• [WHAT IS EXPECTED]:
Look through the data below and return each line where "Print" appears.

• [INFORMATION]:
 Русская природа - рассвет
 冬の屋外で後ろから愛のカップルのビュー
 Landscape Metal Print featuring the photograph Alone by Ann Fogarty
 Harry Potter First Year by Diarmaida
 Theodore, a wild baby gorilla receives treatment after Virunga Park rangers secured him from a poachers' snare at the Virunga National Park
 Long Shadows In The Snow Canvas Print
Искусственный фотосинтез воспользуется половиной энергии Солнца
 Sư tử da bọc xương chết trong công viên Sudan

==

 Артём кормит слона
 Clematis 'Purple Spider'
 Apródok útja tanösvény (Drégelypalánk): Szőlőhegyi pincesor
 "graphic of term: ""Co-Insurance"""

...

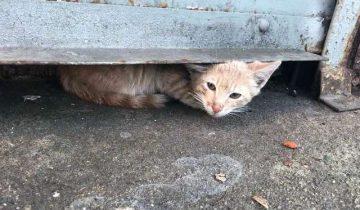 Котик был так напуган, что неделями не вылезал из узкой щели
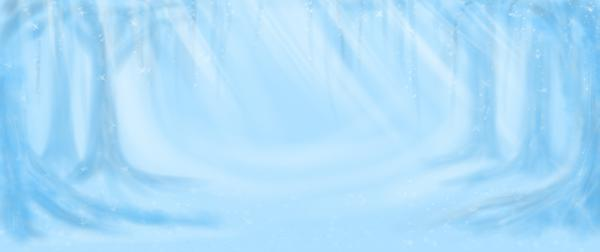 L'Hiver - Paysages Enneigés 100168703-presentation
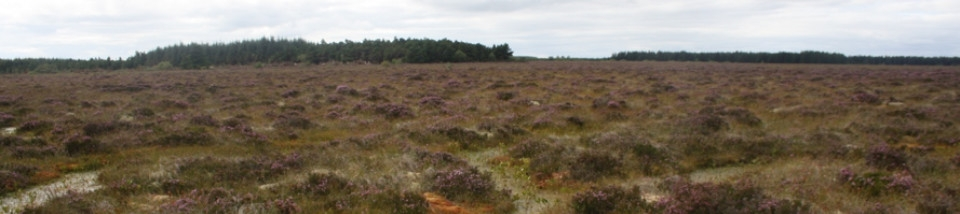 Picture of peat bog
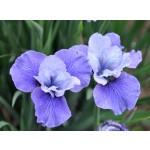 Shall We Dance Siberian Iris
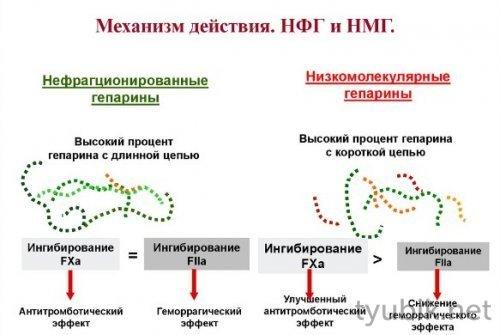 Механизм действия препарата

• [SOLUTION FOR THIS EXERCISE]:
 Landscape Metal Print featuring the photograph Alone by Ann Fogarty
 Long Shadows In The Snow Canvas Print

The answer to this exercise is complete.